Der Dax konnte die anfangs übersprungene Marke von 13 000 Punkten nicht halten und notierte zuletzt 0,23 Prozent tiefer bei 12 879,16 Punkten. Der MDax gewann 0,07 Prozent auf 27 784,10 Zähler. Der Eurozonen-Leitindex EuroStoxx 50 rückte um 0,1 Prozent auf 3249 Punkte vor.

Am Samstag hatte die Zahl der Covid-19-Neuinfektionen in Deutschland mit 7830 zum dritten Mal in Folge einen Höchstwert erreicht. Auch aus anderen europäischen Ländern wurden am Wochenende erhebliche Steigerungen oder gar Höchstwerte an Corona-Neuinfektionen gemeldet.

Unter den Einzelwerten standen die Aktien von Munich Re mit plus 1,5 Prozent an der Dax-Spitze. Der Rückversicherer sendete positive Signale für eines seiner wichtigsten strategischen Wachstumsfelder: Wegen des Digitalisierungsschubs in der Corona-Pandemie rechnet man mit einer stärkeren Nachfrage im Geschäft mit Cyber-Versicherungen. In der Schaden- und Unfall-Rückversicherung erwartet die Munich-Re-Führung zudem weiterhin steigende Preise im kommenden Jahr.

Auch im durchwachsenen Marktumfeld bleiben Hellofresh gesucht: Die Papiere des Kochboxen-Versenders und Corona-Gewinners erklommen mit 56,40 Euro einen weiteren Höchststand und haben sich damit im bisherigen Jahresverlauf bereits verdreifacht. Zuletzt notierten sie 2,1 Prozent höher. Berenberg-Analyst Robert Berg stockte sein bereits vergleichsweise hohes Kursziel nach der erneuten Prognoseerhöhung vom Freitag in einer aktuellen Studie auf 68 Euro auf.

Der Wirkstoff-Forscher Evotec bekommt eine Förderung von der Stiftung von Microsoft-Gründer Bill Gates. Mit der Geldspritze, über deren Höhe keine Angabe gemacht wurde, soll die Entwicklung und Herstellung von Antikörpern gegen die Lungenkrankheit Covid-19 in den USA vorangetrieben werden. Die Evotec-Titel rückten um 2,1 Prozent vor.

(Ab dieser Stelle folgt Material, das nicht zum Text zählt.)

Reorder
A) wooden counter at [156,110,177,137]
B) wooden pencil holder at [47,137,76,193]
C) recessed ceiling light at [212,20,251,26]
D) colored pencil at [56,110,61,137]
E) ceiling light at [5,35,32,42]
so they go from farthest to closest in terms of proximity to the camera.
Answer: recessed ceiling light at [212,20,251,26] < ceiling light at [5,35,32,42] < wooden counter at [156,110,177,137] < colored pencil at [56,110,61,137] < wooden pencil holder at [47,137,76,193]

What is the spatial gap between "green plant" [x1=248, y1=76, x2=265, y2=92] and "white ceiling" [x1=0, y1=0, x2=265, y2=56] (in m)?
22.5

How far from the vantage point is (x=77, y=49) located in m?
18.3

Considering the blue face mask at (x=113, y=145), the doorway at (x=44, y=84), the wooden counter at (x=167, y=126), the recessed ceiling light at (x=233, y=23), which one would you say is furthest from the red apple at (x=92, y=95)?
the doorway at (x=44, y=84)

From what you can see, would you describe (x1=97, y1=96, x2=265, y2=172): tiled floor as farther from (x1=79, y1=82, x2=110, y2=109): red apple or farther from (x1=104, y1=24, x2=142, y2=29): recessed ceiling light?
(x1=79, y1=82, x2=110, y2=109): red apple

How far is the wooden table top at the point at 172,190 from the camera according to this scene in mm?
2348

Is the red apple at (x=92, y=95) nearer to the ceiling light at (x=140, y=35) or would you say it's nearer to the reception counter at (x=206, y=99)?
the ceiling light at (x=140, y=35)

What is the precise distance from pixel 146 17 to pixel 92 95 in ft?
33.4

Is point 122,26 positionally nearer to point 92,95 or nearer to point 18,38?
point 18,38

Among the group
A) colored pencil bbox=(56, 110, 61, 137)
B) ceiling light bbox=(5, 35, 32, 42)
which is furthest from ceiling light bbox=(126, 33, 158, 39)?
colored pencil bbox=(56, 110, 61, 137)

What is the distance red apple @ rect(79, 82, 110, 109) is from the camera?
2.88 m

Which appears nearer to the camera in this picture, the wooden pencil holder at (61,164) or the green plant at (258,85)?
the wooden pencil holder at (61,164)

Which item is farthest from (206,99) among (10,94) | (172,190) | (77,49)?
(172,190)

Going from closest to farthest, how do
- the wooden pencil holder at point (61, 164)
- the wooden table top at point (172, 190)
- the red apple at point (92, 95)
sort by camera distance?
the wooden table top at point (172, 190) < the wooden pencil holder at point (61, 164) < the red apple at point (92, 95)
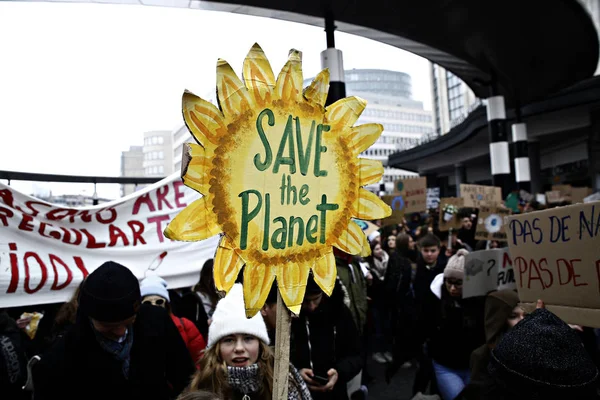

Dagegen brachen die Aktien von Epigenomics nach einer negativen Erstattungsempfehlung eines Komitees der staatlichen US-Krankenversicherung zu einem Darmkrebs-Vorsorge-Test des Biotech-Unternehmens um 68 Prozent ein.

Der Euro legte weiter zu und wurde zuletzt mit 1,1783 US-Dollar gehandelt. Die Europäische Zentralbank (EZB) hatte den Referenzkurs am Freitag auf 1,1741 Dollar festgesetzt.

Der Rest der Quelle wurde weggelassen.